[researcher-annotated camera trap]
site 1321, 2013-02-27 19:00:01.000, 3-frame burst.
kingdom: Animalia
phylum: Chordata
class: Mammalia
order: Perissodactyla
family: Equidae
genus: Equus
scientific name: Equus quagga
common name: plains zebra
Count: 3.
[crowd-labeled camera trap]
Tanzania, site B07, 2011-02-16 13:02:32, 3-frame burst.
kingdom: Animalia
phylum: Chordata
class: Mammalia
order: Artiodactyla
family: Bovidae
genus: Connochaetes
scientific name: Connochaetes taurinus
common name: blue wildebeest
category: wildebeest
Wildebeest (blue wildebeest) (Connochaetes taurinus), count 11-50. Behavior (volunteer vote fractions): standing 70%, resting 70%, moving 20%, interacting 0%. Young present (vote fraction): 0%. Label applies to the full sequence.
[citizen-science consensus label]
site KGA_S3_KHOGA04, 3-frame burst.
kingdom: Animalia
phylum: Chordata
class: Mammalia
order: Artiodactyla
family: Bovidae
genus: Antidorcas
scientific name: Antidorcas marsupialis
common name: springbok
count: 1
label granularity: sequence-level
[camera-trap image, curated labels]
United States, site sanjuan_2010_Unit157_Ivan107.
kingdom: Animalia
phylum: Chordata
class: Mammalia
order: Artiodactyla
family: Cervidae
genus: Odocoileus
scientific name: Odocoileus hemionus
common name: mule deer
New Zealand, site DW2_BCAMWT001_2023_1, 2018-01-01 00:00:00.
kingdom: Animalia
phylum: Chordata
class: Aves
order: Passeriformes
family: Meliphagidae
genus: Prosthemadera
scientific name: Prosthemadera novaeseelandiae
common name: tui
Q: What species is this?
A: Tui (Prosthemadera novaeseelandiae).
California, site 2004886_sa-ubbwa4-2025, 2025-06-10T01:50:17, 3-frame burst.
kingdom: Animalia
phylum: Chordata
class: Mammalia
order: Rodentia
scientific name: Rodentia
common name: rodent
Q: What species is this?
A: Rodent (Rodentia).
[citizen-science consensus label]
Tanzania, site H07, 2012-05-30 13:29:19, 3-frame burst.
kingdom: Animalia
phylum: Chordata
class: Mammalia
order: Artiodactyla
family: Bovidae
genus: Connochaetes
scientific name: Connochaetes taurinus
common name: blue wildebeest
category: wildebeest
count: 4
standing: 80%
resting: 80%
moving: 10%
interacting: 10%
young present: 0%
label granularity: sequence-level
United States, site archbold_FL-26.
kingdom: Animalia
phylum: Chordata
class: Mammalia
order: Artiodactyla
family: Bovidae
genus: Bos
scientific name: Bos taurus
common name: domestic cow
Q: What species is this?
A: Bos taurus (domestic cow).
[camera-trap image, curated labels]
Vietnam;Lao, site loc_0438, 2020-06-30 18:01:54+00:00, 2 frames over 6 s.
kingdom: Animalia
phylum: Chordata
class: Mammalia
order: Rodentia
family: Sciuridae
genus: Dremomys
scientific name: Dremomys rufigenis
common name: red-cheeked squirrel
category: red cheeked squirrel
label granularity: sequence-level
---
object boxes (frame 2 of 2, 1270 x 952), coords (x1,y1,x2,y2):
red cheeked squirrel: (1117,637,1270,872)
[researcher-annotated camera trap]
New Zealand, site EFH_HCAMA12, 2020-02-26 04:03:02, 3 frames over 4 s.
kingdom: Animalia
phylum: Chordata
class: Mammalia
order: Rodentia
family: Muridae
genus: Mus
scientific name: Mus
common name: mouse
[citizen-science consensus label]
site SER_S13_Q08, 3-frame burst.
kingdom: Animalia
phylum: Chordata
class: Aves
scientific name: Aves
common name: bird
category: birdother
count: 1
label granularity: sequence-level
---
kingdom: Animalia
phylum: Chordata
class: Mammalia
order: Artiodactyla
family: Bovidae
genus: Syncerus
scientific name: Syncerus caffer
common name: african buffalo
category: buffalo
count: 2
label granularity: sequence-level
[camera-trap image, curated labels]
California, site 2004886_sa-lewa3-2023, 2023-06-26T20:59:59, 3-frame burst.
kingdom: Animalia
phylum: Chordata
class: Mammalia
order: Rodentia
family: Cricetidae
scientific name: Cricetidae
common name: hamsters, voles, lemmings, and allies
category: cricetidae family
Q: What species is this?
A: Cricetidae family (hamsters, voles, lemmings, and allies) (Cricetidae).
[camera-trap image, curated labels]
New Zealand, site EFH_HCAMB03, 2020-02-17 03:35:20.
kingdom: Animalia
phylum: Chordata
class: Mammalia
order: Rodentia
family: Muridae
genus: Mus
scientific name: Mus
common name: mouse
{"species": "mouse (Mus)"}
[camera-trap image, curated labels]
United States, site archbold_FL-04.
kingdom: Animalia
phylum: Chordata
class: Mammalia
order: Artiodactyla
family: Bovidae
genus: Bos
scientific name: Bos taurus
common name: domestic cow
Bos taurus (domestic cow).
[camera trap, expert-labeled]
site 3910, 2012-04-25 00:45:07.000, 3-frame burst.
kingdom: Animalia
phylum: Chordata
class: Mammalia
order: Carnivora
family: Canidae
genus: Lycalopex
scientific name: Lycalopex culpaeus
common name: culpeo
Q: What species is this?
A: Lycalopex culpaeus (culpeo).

------------------------------

Look through the data above. Each line containing the word "frames" needs to be copied.

Vietnam;Lao, site loc_0438, 2020-06-30 18:01:54+00:00, 2 frames over 6 s.
New Zealand, site EFH_HCAMA12, 2020-02-26 04:03:02, 3 frames over 4 s.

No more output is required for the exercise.